I additionally had lots of early patents across the improvement of polymer microfluidics. Microfluidics was a really younger matter within the late Nineteen Nineties. Our group acquired into microfluidics at a time after they have been principally being developed in silicon or glass.
We determined we have been going to make them cheaper and extra disposable as a result of the medical area wanted cheaper approaches to therapies. We began working within the area of polymer microfluidics, and it actually took off. A number of the early patents with David Ross, Tim Johnson, Michael Gaitan and lots of others have been on the event of microfluidics. Right this moment, the most typical microfluidic units utilized in drugs are made in polymers and never glass. We have been one of many first to do this.
What’s the invention you’re most happy with?
I’ve 12 patents, and so they’re all my favorites for various causes.
Along with the lipid microfluidics formulation, one other invention I labored on was finding out chemotaxis with Javier Atencia. That’s mainly finding out the migration of dwelling cells towards a chemical attractant. Javier spun off an organization based mostly on these patents. The expertise seems to be for the presence of micro organism in meals. That was additionally a extremely thrilling time in my profession.
I believe among the very basic research of chemical separations in microfluidic methods with David Ross have been enjoyable initiatives, too.
What are a few of your favourite elements of the invention course of?
I like being an inventor! It feeds my soul. The thought is that you just sit in a room and brainstorm with a bunch of supersmart people who find themselves all working towards determining what the subsequent nice thought is. That’s a lot enjoyable.
The onerous half is making an attempt to make it occur within the laboratory. That takes lots of perseverance. While you lastly get right here, and also you suppose, “I believe we’ve figured this one out.” These are nice moments. The primary brainstorming after which the last word “we did it” second are the 2 great elements of being an inventor.
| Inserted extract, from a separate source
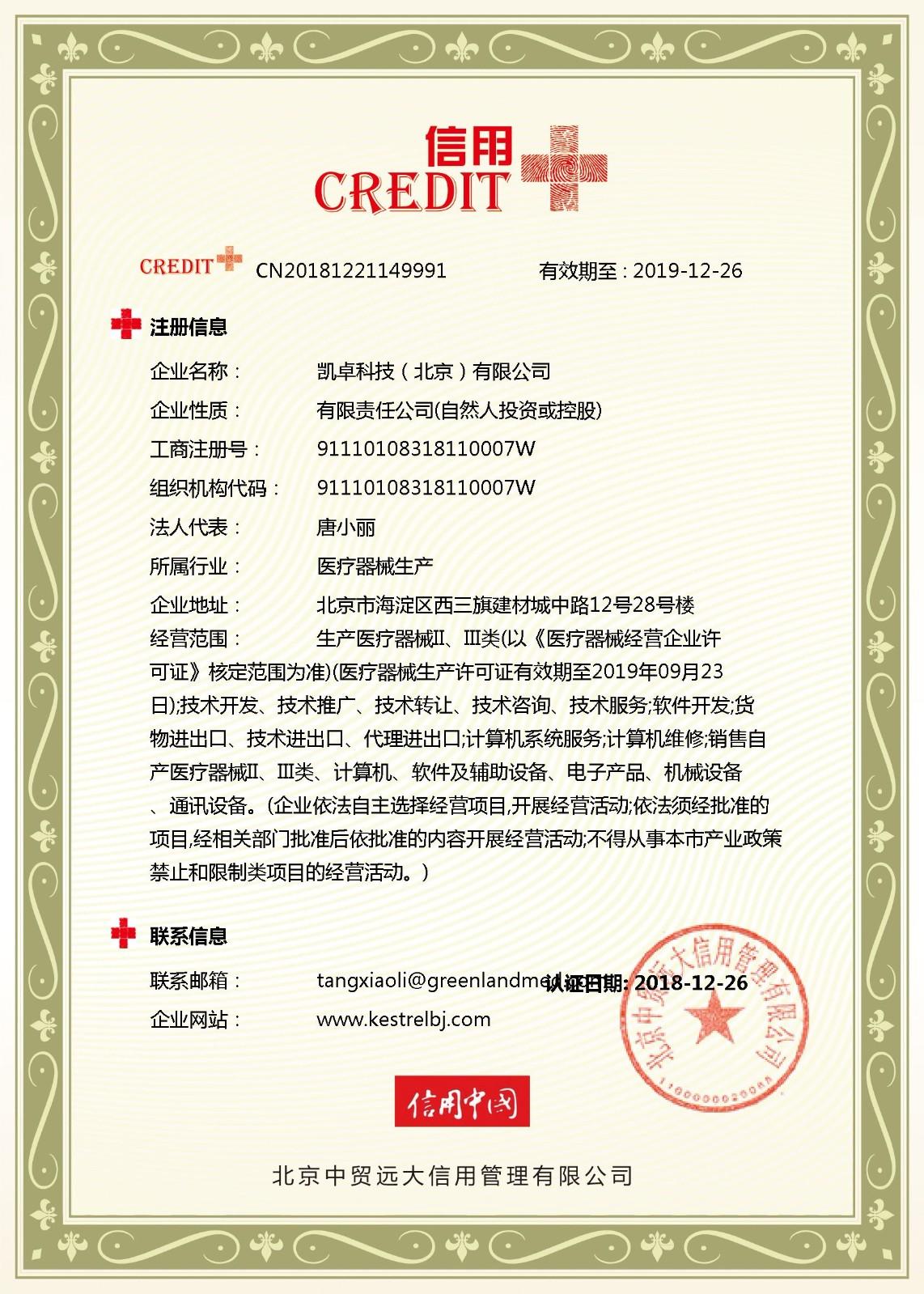 凯卓科技(北京)有限公司.jpg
NIST is house to lots of inventors. What makes this group so supportive of innovation?
I believe we have now among the smartest, most artistic researchers right here that I’ve ever met.
While you’re in academia, it’s important to write proposals to feed your analysis. Right here, our consultants have most of that analysis funding constructed into our finances, and that hopefully provides them some freedom to discover, to paint exterior the strains, to suppose creatively.
How did being an inventor affect you?
These artistic years when most of my innovations have been born have been among the most enjoyable and thrilling occasions of my life.
Years later, I nonetheless have a working checklist on my telephone of invention concepts that I give you. Sooner or later, I’ll make a few of these concepts occur. If I’m driving, I could get an thought about site visitors lights or easy methods to make a greater canine leash. I believe continuously about what I can create.
After I was inventing within the lab, I acquired skilled to consider what would make folks’s lives higher. How can I create one thing to repair that downside? My mind continues to work that strategy to this present day.
What recommendation would you give to aspiring inventors?
Encompass your self with actually sensible folks. The extra you collaborate, the extra good concepts will come into your mind. Listening to your individual analysis from different folks’s views can actually make you begin to suppose otherwise. And speak to folks in numerous disciplines. Allow them to open up your thoughts to new concepts.